= OBJECTIVES =
1 > In the Robert Ruark article, what sum did Field & Stream pay Ruark for each column?
2 > Print the Robert Ruark article word for word from "The column was" to "money left over.".

= EXCERPTED TEXT =
A Periodic Reminder

Robert Ruark’s own best works, although some of his finest short articles, like “Leopard in the Rain,” are included only in hard-to-find posthumous anthologies. Hunters and anglers are used to seeking the unfindable, however, so this is just one more grail.

by Terry Wieland

Every so often it occurs to me to remind readers that if they haven’t read any Robert Ruark in a while, it’s time to get one down off the shelf, and if they’ve never read Robert Ruark, it’s time to buy The Old Man and the Boy and get to it.

Some recipients of these website missives may not have even heard of Robert Ruark, a.k.a. Robert Chester Ruark, Jr., a.k.a., Bwana Bob. In which case, it’s high time they did.

For my money, Robert Ruark was the best outdoor writer the 20th century produced, which pretty much means he was the best of all time. Better than Faulkner, you ask? Better than Hemingway?

Yes, and yes. Better, even, than Jack O’Connor, on some things. Not rifles, of course, and he was hit and miss on shotguns, but for planting you down in a swamp with ducks falling all around, or eating yourself silly in a Louisiana bayou with a Cajun cook, or chasing bobwhites in the pouring rain of January — and having fun doing it — there was no one like him.

Bwana Bob at his world-weary best: The photo that graced the cover of “Use Enough Gun.” Ruark had his faults, but his writing, especially on Africa and growing up on the Carolina coast, more than made up for them. Far more.

Robert Ruark was born in North Carolina in 1915, started college at Chapel Hill at 15, worked his way through during the Depression, then went into newspapers in Washington. He served in the Navy throughout the war, including the North Atlantic convoys, and after 1945 became, first, a syndicated columnist, then a novelist. He went to Africa on his first safari in 1951. Ruark’s account of this, Horn of the Hunter, is the best book ever written about a modern safari. On the strength of that, he began writing a monthly column for Field & Stream called “The Old Man and the Boy.”

The column was about his times growing up on the Carolina coast, hunting and fishing and learning about life with his grandfather. It lasted for years, to Ruark’s surprise, who found the material for it bubbling up out of him like a sweetwater spring. Men bought F&S for that column alone, as others bought Outdoor Life just for Jack O’Connor. And vast numbers bought both. Ruark was so important to F&S that they paid him the unheard-of sum of $1,500 a column — and this at a time when you could buy a Purdey for that amount and have money left over.

The Old Man columns were collected into an anthology in 1957, with a second volume following in 1961. The first book remained in print for decades.

Meanwhile, Ruark went from strength to strength. He was one of the most widely syndicated and influential columnists in the country, writing about everything from politics to women’s fashions. He wrote best-selling novels, starting with Something of Value, that made him rich. He bought a Rolls-Royce and a villa in Spain.

= LISTING =
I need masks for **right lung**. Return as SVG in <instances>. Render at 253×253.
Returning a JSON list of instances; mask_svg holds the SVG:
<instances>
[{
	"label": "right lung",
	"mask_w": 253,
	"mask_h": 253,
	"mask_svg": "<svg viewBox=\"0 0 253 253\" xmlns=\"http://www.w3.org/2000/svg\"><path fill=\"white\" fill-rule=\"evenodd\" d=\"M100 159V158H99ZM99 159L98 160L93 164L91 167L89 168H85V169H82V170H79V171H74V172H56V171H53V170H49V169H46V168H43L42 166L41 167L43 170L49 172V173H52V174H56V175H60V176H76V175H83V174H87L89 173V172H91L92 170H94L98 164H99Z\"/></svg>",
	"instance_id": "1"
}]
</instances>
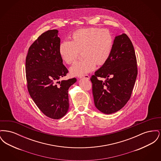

= SOLUTIONS TO THE PROBLEMS =
1 > $1,500 a column.

2 >
The column was about his times growing up on the Carolina coast, hunting and fishing and learning about life with his grandfather. It lasted for years, to Ruark’s surprise, who found the material for it bubbling up out of him like a sweetwater spring. Men bought F&S for that column alone, as others bought Outdoor Life just for Jack O’Connor. And vast numbers bought both. Ruark was so important to F&S that they paid him the unheard-of sum of $1,500 a column — and this at a time when you could buy a Purdey for that amount and have money left over.